I'm from Old South Wales and I'm interested almost everything. Narrowing it down a bit: cooperatives, social enterprises, decent public services, complexity science, The Cynefin Framework, behavioural science and a sustainable future. In 2018/19 I completed a Winston Churchill Travelling Fellowship, looking at big cooperative enterprises and social businesses in NE Spain and the USA. You can find out more here: https://whatsthepont.com/churchill-fellowship/

4 Responses

  1. Great write up, and it reminds me of my learning journey of moving into more systemic ways of sense-making.

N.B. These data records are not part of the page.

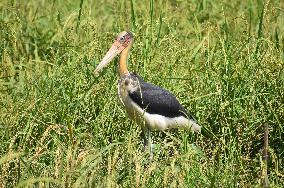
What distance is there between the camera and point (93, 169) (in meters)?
4.57

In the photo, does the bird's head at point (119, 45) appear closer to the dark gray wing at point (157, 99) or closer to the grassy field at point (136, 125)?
the grassy field at point (136, 125)

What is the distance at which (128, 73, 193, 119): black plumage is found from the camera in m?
5.95

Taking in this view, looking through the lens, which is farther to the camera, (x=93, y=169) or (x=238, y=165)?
(x=238, y=165)

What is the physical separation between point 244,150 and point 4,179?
71.4 inches

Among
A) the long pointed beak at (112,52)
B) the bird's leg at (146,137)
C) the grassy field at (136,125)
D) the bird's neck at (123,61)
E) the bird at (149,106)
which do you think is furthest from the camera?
the long pointed beak at (112,52)

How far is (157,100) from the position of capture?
5.96 m

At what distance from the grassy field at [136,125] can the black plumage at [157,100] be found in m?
0.16

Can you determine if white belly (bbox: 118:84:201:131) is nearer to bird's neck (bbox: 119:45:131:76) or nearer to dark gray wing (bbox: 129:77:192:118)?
dark gray wing (bbox: 129:77:192:118)

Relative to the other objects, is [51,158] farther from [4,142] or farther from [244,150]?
[244,150]

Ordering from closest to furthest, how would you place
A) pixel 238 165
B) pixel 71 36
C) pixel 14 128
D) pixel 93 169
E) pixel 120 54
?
pixel 93 169 → pixel 238 165 → pixel 14 128 → pixel 120 54 → pixel 71 36

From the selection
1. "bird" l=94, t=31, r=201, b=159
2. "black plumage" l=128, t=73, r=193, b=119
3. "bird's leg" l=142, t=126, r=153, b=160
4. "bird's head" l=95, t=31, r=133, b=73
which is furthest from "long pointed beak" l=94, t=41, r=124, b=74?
"bird's leg" l=142, t=126, r=153, b=160

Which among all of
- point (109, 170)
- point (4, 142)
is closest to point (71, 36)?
point (4, 142)

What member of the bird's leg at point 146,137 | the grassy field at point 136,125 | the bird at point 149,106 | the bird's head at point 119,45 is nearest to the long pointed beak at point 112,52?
the bird's head at point 119,45

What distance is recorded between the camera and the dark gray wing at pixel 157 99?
5953mm
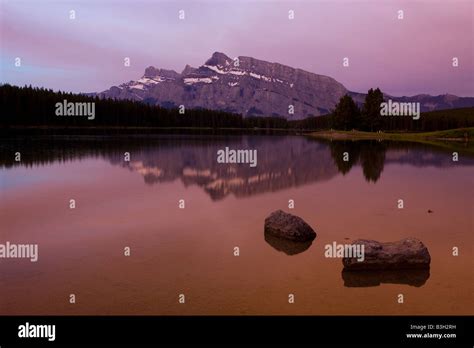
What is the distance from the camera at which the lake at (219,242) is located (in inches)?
514

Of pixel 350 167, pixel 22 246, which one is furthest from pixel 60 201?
pixel 350 167

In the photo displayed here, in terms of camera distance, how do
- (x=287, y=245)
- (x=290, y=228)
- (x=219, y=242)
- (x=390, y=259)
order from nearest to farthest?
(x=390, y=259), (x=287, y=245), (x=219, y=242), (x=290, y=228)

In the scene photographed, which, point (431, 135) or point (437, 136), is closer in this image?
point (437, 136)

It also fits in well with complexity and different ways of understanding problems that Grint describes so well.

  2. Tom Haslam

    Nicely put Chris.

    When I worked in NZ I used to fly regularly as part of my job, probably once a fortnight. At the same time I developed a fixation with watching ‘Air Crash Investigation’ on Nat Geo Channel. (My wife thought this combination somewhat disturbing….).

    There is a point to this drivel btw – as shown by my new found TV watching habit – many air accidents are caused not by one problem i.e. no root cause. There are multiple factors which combine in some way to break through all the controls placed on air travel safety. Colloquially known as the swiss cheese model – https://en.wikipedia.org/wiki/Swiss_cheese_model . Its a counter punch to support your article that sometimes there is no one root cause but many, which combine in some way in that particular instance to bring about failure.